# Stored data:

/---

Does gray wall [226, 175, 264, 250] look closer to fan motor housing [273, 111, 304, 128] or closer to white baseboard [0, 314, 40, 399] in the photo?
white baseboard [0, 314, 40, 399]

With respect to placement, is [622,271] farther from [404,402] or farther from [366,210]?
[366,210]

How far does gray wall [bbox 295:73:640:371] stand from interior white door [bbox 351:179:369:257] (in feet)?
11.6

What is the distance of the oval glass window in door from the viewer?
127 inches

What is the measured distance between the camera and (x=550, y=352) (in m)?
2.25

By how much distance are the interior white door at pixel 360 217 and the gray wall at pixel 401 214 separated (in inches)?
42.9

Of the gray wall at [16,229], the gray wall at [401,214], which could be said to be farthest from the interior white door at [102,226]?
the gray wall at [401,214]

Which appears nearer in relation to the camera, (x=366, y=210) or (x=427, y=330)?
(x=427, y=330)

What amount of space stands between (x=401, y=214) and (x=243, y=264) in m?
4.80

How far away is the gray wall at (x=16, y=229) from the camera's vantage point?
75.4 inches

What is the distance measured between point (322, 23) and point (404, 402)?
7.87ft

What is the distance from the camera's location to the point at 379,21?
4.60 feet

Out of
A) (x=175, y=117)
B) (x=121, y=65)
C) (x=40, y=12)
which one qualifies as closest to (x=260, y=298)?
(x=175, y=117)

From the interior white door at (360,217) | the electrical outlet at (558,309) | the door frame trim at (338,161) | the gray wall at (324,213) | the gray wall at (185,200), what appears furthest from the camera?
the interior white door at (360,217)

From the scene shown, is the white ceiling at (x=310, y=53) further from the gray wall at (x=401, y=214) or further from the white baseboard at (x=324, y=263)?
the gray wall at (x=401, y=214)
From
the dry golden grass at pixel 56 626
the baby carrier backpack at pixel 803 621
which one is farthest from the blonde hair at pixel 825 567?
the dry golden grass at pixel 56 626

\---

# Work to do:
Reproduce all of the entries above word for word.

# Reply to the exercise:
Does gray wall [226, 175, 264, 250] look closer to fan motor housing [273, 111, 304, 128] or closer to white baseboard [0, 314, 40, 399] in the photo?
white baseboard [0, 314, 40, 399]

With respect to placement, is [622,271] farther from [404,402] or farther from [366,210]?
[366,210]

How far does gray wall [bbox 295:73:640:371] stand from interior white door [bbox 351:179:369:257] (in feet)?
11.6

What is the distance of the oval glass window in door from the viewer?
127 inches

What is the measured distance between the camera and (x=550, y=352) (in m)?
2.25

By how much distance are the interior white door at pixel 360 217 and the gray wall at pixel 401 214 separated (in inches)?
42.9

Of the gray wall at [16,229], the gray wall at [401,214], which could be said to be farthest from the interior white door at [102,226]?
the gray wall at [401,214]

Which appears nearer in relation to the camera, (x=366, y=210) or (x=427, y=330)?
(x=427, y=330)

What amount of space stands between (x=401, y=214) and (x=243, y=264) in m?
4.80

How far away is the gray wall at (x=16, y=229) from the camera's vantage point?
75.4 inches

What is the distance measured between point (322, 23) and point (404, 402)?
7.87ft

What is the distance from the camera's location to the point at 379,21?
4.60 feet

Out of
A) (x=175, y=117)
B) (x=121, y=65)
C) (x=40, y=12)
which one qualifies as closest to (x=260, y=298)?
(x=175, y=117)

From the interior white door at (360,217) | the electrical outlet at (558,309) | the door frame trim at (338,161) | the gray wall at (324,213) | the gray wall at (185,200), what appears furthest from the camera?
the interior white door at (360,217)

From the scene shown, is the white ceiling at (x=310, y=53) further from the gray wall at (x=401, y=214) or further from the white baseboard at (x=324, y=263)?
the gray wall at (x=401, y=214)
From
the dry golden grass at pixel 56 626
the baby carrier backpack at pixel 803 621
which one is farthest from the blonde hair at pixel 825 567?
the dry golden grass at pixel 56 626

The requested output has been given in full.